Diamonds So Big They’ll Blind You

Diamonds So Big They’ll Blind You

We sat down with Lorraine Schwartz’ President of Production to chat diamond rings.

Alec Kugler
Unless you’ve been hiding under a rock (and we’re not talking diamonds), you’re familiar with Lorraine Schwartz. One of her ahem, more notable stones has been very much in the news lately. We were lucky enough to sit down with President of Production at Lorraine Schwartz, Justin Cohen, to get a rare, up close and personal look at some of the incredible diamonds he works with on a daily basis. It’s not common to get such a special BTS look at these jewels, and we did not for one second take it for granted (we were pinching ourselves practically the whole time).

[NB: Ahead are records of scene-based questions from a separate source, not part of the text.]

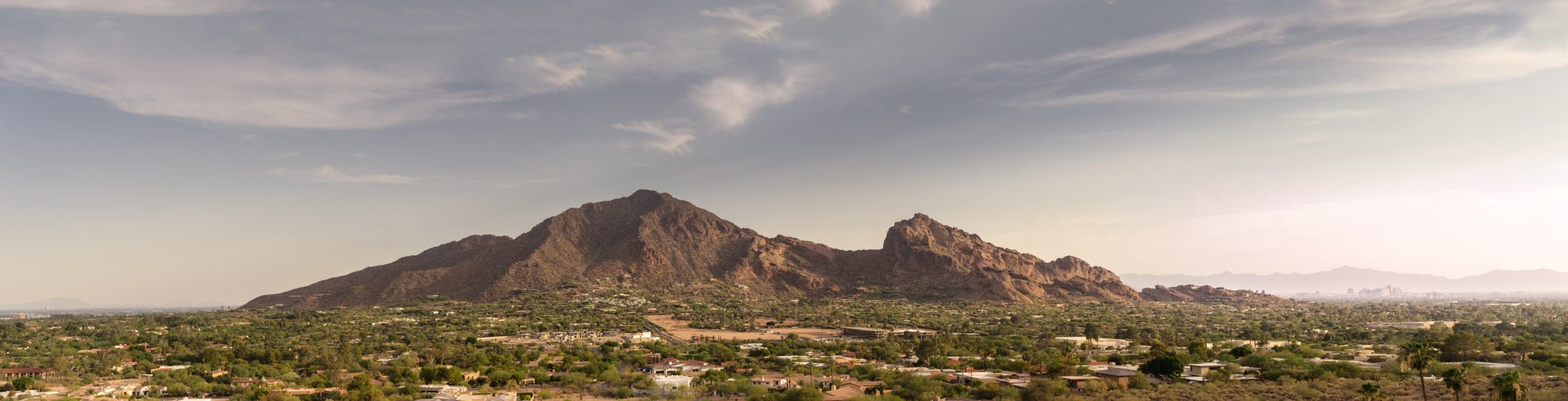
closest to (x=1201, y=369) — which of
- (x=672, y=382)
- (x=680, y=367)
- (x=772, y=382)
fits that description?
(x=772, y=382)

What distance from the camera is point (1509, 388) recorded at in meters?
35.1

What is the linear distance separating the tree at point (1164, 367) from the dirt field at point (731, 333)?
51224 millimetres

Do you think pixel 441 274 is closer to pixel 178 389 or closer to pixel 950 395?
pixel 178 389

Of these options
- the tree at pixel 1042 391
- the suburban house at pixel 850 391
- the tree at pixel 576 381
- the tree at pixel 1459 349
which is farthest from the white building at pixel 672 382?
the tree at pixel 1459 349

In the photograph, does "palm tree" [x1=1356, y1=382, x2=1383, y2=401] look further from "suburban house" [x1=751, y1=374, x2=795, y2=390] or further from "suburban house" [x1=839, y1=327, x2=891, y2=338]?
"suburban house" [x1=839, y1=327, x2=891, y2=338]

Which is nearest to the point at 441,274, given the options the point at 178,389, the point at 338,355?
the point at 338,355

It’s no secret that Lorraine Schwartz is a celeb go-to for both engagement and wedding rings, as Cohen casually told us, "when Kim Kardashian wore the cushion cut we got a lot of phone calls because people wanted that shape. [Same with] Blake Lively with the oval shape, [and] Beyoncé with the emerald cut’." Cohen, who buys, sources, and acquires the diamonds (along with other precious stones) says he finds cutting a diamond from rough start to shiny finish therapeutic. With eight to nine years under his belt at Lorraine Schwartz, this man knows a thing or two when it comes to choosing the perfect cut, so consider this your 101 guide to finding the *perfect* diamond.


“The cushion cut is my favorite—I like them especially when they’re a little longer. They’re an older cut—they were one of the first cuts, because if you think about it, the round is one of the first ones and then it kind of transforms into a cushion. It has natural progression making it a little different, making the stones a little longer. They’re usually square—old cushions look almost like rounds, but I always explain it as a pillow top.

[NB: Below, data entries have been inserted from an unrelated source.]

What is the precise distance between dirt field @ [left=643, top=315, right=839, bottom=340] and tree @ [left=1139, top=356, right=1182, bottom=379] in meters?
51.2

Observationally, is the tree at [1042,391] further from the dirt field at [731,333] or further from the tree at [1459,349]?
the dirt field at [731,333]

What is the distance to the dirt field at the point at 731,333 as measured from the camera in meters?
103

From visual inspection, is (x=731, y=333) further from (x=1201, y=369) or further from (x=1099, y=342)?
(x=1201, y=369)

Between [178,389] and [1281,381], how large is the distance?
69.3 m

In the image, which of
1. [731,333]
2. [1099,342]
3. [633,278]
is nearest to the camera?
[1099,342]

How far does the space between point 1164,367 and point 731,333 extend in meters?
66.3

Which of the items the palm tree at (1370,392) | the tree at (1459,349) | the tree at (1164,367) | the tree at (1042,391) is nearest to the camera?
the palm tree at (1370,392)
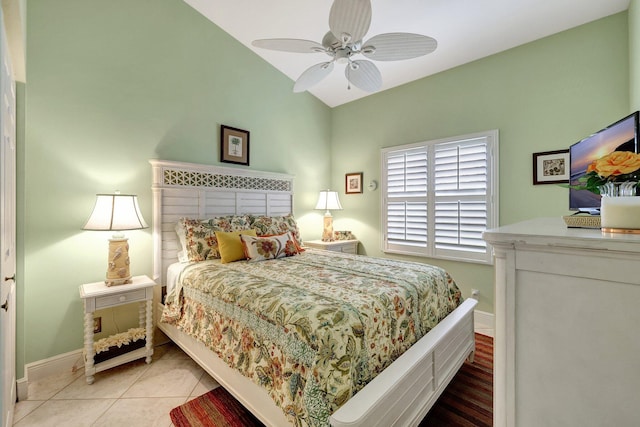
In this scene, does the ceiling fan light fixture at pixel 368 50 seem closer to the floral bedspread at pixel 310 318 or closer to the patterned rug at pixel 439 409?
the floral bedspread at pixel 310 318

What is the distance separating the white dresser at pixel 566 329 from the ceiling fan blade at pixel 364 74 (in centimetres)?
179

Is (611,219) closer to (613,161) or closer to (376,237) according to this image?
(613,161)

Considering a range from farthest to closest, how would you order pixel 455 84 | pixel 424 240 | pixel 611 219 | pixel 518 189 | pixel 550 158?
1. pixel 424 240
2. pixel 455 84
3. pixel 518 189
4. pixel 550 158
5. pixel 611 219

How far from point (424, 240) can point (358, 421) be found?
269cm

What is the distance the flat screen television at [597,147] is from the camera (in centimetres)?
102

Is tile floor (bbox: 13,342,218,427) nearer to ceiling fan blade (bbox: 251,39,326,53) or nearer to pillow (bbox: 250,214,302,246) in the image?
pillow (bbox: 250,214,302,246)

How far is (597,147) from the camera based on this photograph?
121 cm

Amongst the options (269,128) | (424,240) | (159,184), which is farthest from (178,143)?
(424,240)

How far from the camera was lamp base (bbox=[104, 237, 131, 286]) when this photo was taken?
2281 mm

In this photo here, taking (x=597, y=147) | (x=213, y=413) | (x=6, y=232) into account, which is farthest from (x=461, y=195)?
(x=6, y=232)

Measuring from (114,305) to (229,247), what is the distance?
943 mm

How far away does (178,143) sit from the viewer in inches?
115

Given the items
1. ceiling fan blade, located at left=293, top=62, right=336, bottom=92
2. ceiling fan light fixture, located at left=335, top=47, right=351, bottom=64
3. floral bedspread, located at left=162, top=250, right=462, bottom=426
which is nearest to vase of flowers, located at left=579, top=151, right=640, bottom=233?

“An older cushion cut would have less facets. If you look at a diamond carefully, there’s all these little cuts in it and that’s what they call facets. An older cushion has less facets, they’re a little less ‘brilliant,’ they’re a little less sparkly. Brilliant refers to the amount of sparkle that it has—rounds are brilliant cuts, pear shapes are brilliant cuts.”

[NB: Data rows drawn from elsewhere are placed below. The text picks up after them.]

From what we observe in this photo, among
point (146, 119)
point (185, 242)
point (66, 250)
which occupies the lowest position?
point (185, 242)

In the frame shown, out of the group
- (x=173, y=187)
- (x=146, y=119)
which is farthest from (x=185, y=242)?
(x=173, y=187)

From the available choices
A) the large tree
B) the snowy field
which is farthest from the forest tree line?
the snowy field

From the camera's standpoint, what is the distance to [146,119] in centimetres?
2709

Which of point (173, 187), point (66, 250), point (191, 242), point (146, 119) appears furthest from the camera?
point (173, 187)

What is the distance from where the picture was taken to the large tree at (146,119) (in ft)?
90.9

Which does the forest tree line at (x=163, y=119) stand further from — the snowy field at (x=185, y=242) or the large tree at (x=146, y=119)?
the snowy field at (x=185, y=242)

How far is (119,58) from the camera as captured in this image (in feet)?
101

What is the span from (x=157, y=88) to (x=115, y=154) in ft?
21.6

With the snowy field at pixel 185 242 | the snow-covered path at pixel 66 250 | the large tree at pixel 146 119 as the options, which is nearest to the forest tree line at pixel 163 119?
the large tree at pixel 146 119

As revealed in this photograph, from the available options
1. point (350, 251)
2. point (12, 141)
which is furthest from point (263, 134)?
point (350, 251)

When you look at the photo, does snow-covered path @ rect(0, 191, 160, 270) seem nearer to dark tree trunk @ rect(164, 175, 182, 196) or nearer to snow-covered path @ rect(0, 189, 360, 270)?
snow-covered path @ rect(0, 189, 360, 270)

“Emerald cut is completely different than cushion and actually anything else because of its step cuts. If you look at it carefully, they have long lines in them and longer facets which makes it less brilliant. The Emerald cut is a specific taste because when someone is thinking about a diamond, they’re thinking about how sparkly it is, how much light is hitting it, and how much brilliance comes from it, so in an emerald cut is completely different because they have a different type of sparkle. When the light hits the facet there is less dispersion inside it because there are less facets.

“You have to find that perfect one because you don’t want the corners to be too small. If the corners are too small, and the prongs are put on the corners then it’s going to look like a baguette which is basically an emerald cut without cut corners. You want a perfect emerald cut with perfect cut corners.”


“This particular oval is completely different and out of the box. An oval is the shape of the stone, but the cut of this style is a rose cut. It’s not a full cut diamond, there’s no bottom to it—it’s completely flat and domed on the top. There’s facets on the top and on the bottom there’s one long, big facet which makes it flat.

“The oval is definitely a shape that people request. A rose cut is not as typical. We do rose cuts for engagements all the time but it’s much different than typical because it has less brilliance—it’s much more elegant, because it’s down played much more. It’s not in your face; it’s more low key. It’s one of those types of shapes where if you know, you know.”


“We have done heart shaped engagement rings in the past [but] it’s not typical. A lot of people like them as pendants, but a heart shape is very sensual. It’s more personal I would think because it’s not for everyone, but it is very unique, especially for an engagement ring. Most people in the world are classic and traditional in their approach, but that’s why they come to us because we’re not your classic jeweler, we’re out of the box type of jeweler.

“A lot of times you don’t really think of what diamonds are capable of, because you don’t see it, you can’t visualize it until you’re here in person looking at a ring and you fall in love with it. A heart shape is completely outside the box, but it is fun. It’s not as fun as let’s say the rose cut, the oval rose cut, but I think it’s more sensual. It has a feel to it—it’s a completely different look than anything else.”

How Diamonds Are Traded

“Parcel paper is the way the diamonds are traded all over the world. A rough diamond comes in that way and a finished polished diamond leaves that way, in the paper, which is the most amazing thing to me because it’s so ancient, the way diamonds are traded still. You look at diamonds on white paper because that’s when the color comes out the most.”